5. Wuthering Heights by Jane Brontë
While Wuthering Heights is considered the epitome of romance novels, it’s another story that should be grouped with overrated classic lit novels. I know everyone kind of wanted to read Wuthering Heights after it was hyped up by Bella in “Twilight: Eclipse,” it’s an absolutely horrible romance novel. Nothing about the relationships portrayed in the story is healthy, and all the characters are incredibly toxic and cruel to one another. Unless you’re utilizing it as a “What Not To Do,” Wuthering Heights shouldn’t be read as a top-dollar romance novel.
However, if you’re looking for a story with complicated relationships, love, and strength, try Zora Neale Hurston’s Their Eyes Were Watching God. While many of the relationships still involve toxic people, readers can follow Janie’s journey as she finds herself and her voice throughout the novel. It’s a story not only about being in love with others but also about falling in love with yourself. It’s also an amazing commentary on feminism and racism, making it both compelling and relevant.

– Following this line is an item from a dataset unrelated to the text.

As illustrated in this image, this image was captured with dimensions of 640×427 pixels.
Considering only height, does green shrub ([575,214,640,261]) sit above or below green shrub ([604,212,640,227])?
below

6. Grapes of Wrath by John Steinbeck
For anyone who has had to read Grapes of Wrath–I am so sorry. As far as classic lit novels go, it is one of the longest, most boring novels you can ever be assigned to read. I know it’s supposed to be an intricate deep dive into the realities of Depression-era Americans, but I couldn’t find anything about it to enjoy. I mean, there’s an entire chapter dedicated to a turtle crossing the road. An. Entire. Chapter.

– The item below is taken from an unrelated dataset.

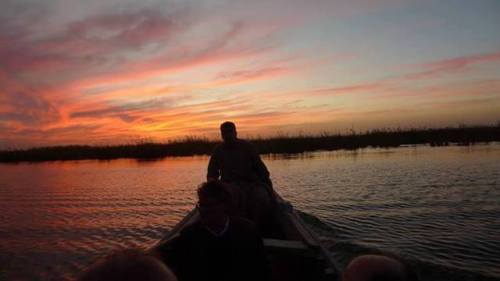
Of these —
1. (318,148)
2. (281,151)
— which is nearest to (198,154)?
(281,151)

Instead of reading Grapes of Wrath, here is my petition for professors to start assigning Gabriel García Márquez’s One Hundred Years of Solitude. It is still incredibly long, I’m sorry for that, but if you’re going to be assigned a long novel anyway, it might as well be the fascinating magic-realist story centering on the seven generations of the Buendía Family. This story also deals with Steinbeck’s themes of family and classism and is widely regarded as a landmark novel.
7. As I Lay Dying by William Faulkner
I love Faulkner, I really do, but I am so tired of being assigned to read As I Lay Dying. While it should still be considered in the ranks of classic lit novels, there are only so many times a person can read “My mother is a fish” without wanting to scream. It’s also not even Faulkner’s best novel – while it’s an interesting deep-dive into one family’s secrets and drama, “The Sound in the Fury” is more interesting to read and isn’t assigned in every American lit class ever.
For readers looking for a more modern and interesting coming of age story centering on one family’s secrets and the search for redemption, The Kite Runner by Khaled Hosseini is what I would choose. It’s just as dark and bleak as Faulkner’s novel, but it’s also a story of redemption and forgiveness and doesn’t leave you with the “WTF” feeling As I Lay Dying concludes on.
8. Ethan Frome by Edith Wharton
Edith Wharton’s Ethan Frome is always included in my list of “overrated classic lit novels.” Why? Because it’s another toxic “romance” novel that’s a terrible representation of love. For one thing, it’s supposed to be a case of “passionate, forbidden romance” which is accurate–you shouldn’t have an affair with your wife’s cousin, that’s definitely forbidden. But it just felt incredibly exaggerated, like I was reading a mid-afternoon melodrama. I actually laughed reading it, and I don’t think you’re supposed to laugh.
Instead of Ethan Frome, Haruki Murakami’s Men Without Women offers a much more compelling look at the complexities of relationships. Through seven short stories, Murakami looks at the relationships his protagonists have with the women in their lives and includes the themes of love and loss just like Ethan Frome.